Blaue Stunde
Briefe und Gedichte von Julius Herburger im Kunstmuseum Hohenkarpfen.
HAUSEN O.V. - Rund 40 Kunstinteressierte sind zur Blauen Stunde ins Kunstmuseum Hohenkarpfen gekommen. Stiftungskustos Mark R. Hesslinger und Erna Schliemann trugen aus Briefen und Gedichten Julius Herburgers vor, dessen Werke derzeit gezeigt werden. Prof. Friedrich Weller, der mit einer Nichte des 1973 verstorbenen Künstlers, Ursula Weller, verheiratet ist, gab einen persönlichen Einblick.
Das Ehepaar Weller hat Herburger, der als einer der bedeutendsten Maler Oberschwabens des 20. Jahrhunderts gilt, nur einmal persönlich getroffen – nach einer Ausstellung. Enger und herzlich sei das Verhältnis zu dessen Witwe Maria Herburger gewesen. „Sie hat uns seine Bilder in ihrer Wohnung gezeigt und Mappen geöffnet – das war jedes Mal eine Offenbarung“, erzählte Friedrich Weller. Nur das „Mädchen mit rosa Hut“aus dem Jahr 1925, eines der Hauptwerke des jungen Herburger, auch Titelbild des Katalogs zur Ausstellung auf dem Hohenkarpfen (wir berichteten), habe ihr nicht wirklich gefallen. „Eigentlich gehört das weg“, habe sie gesagt. „Sie hat die frühe Malerei ihres Mannes gar nicht geschätzt.“
Dass Herburger eine große Begabung hatte, sei schon in der Schulzeit erkennbar gewesen, sagte Hesslinger. Der Ravensburger Strumpffabrikant Eduard Kutter habe ihn mit einem Stipendium unterstützt. „Meiner Ansicht nach wäre es jammerschade, wenn man dieses Talent verkümmern ließe“, zitierte er aus dem Brief des Mäzens. Hesslinger las aus Briefen des Künstlers vor, der in Paris auf einige der bedeutendsten Vertreter der Klassischen Moderne traf: Fernand Léger sei ein „vitaler Kraftmensch“, über das Atelier Piet Mondrians schrieb er, dass es ihn an eine Klosterzelle erinnere, „nüchtern und trocken wie er selber und seine Bilder“. Und zu Pablo Picasso meinte der gebürtige Ravensburger, dass er „gewiss ein großer Maler war – aber man darf ihn nicht immer ernst nehmen“.
Der „Malerpoet“
Erna Schliemann trug einige seiner literarischen Werke vor wie die Gedichte „Malerpoet“und „Ein Maler spricht“. In ihnen kommentierte er, wie in seinen auf dem Hohenkarpfen ebenfalls gezeigten Karikaturen, gesellschaftliche Zustände. „Das, was der Mensch nach außen scheint, sich häufig schlecht mit dem vereint, was sich in seinem Innern tut...“, schrieb er anno 1955 und warf einen entlarvenden Blick auf seine Zeitgenossen. Gedanken, die auch heute noch Gültigkeit haben.

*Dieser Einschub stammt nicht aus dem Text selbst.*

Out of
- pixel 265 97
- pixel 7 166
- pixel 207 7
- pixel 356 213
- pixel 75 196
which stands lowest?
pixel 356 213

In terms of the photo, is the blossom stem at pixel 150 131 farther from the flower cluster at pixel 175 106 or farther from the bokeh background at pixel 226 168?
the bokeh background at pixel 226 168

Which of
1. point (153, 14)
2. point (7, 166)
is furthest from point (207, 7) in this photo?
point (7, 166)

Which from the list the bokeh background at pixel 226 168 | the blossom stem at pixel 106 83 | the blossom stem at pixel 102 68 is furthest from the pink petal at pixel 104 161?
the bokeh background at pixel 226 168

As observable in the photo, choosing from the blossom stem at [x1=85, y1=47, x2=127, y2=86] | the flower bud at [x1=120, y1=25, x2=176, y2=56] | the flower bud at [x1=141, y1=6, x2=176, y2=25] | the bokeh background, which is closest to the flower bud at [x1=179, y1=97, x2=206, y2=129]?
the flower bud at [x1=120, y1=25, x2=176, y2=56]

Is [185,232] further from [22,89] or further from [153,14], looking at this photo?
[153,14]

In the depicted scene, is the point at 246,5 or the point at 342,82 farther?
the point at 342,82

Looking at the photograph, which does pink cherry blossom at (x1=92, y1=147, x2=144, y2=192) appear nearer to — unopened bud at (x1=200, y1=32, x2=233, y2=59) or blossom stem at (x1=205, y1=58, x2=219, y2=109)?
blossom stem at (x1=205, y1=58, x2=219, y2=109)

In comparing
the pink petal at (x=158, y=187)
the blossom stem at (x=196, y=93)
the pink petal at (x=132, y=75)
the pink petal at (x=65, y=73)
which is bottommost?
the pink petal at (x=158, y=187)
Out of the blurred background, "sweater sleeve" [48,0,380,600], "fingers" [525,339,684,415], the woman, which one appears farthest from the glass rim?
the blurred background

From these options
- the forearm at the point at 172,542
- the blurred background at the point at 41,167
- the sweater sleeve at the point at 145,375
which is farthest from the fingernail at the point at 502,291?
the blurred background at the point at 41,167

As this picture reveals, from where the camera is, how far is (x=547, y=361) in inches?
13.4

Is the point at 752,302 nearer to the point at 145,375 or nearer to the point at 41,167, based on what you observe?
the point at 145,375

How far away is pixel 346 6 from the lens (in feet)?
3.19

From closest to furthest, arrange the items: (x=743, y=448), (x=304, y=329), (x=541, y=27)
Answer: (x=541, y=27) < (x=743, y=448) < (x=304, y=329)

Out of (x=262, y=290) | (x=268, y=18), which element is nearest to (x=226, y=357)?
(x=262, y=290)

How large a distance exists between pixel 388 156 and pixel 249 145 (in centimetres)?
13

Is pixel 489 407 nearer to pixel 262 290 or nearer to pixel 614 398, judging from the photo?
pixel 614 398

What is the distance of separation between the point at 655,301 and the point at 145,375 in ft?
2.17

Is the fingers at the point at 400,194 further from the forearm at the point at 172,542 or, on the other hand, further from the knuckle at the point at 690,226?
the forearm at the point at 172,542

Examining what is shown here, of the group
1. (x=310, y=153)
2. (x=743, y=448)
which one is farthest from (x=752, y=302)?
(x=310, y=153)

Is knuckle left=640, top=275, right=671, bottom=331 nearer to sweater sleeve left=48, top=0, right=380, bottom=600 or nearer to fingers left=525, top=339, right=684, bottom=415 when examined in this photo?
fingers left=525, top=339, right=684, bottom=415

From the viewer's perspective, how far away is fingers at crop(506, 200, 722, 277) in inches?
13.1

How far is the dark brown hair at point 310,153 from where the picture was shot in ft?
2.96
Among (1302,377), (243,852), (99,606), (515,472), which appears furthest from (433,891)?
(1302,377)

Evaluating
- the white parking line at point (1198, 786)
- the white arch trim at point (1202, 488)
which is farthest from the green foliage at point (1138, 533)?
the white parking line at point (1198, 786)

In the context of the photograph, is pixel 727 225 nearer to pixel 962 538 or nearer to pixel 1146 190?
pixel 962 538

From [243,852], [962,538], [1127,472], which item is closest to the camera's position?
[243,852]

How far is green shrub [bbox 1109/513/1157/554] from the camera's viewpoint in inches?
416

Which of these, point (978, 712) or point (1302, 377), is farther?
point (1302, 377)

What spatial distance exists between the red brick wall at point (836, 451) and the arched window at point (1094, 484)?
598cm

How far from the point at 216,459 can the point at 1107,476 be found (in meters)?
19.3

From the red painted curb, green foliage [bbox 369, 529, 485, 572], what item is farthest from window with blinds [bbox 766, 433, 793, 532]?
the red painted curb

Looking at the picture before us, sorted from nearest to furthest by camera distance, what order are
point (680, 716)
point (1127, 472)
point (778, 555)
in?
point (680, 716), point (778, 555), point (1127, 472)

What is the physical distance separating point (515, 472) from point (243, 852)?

Aber auch Selbstkritik war Herburger nicht fremd. Friedrich Weller las aus einem Brief vor, in dem er sich zu in den Monaten zuvor entstandenen Arbeiten äußerte: „Meine Bilder werden in der Erinnerung immer unbedeutender – ich entdecke immer mehr Schwächen, je mehr ich an neuen arbeite.“Auf der anderen Seite war er sich des Werts seiner Werke durchaus bewusst – erkennbar an einem Brief des Künstlers aus der Zeit des Nationalsozialismus. „Das Kunstwerk überdauert die politische Idee – es ist ewig.“Julius Herburger habe gesagt, dass er „mit seinen Bildern nicht imponieren, sondern beglücken“wolle, sagte Weller. Beglücken lassen von insgesamt 60 seiner Werke aus allen Schaffensphasen, darunter viel Landschaftsmalerei und eine Reihe Porträts, können sich die Besucher der Ausstellung noch bis 11. November.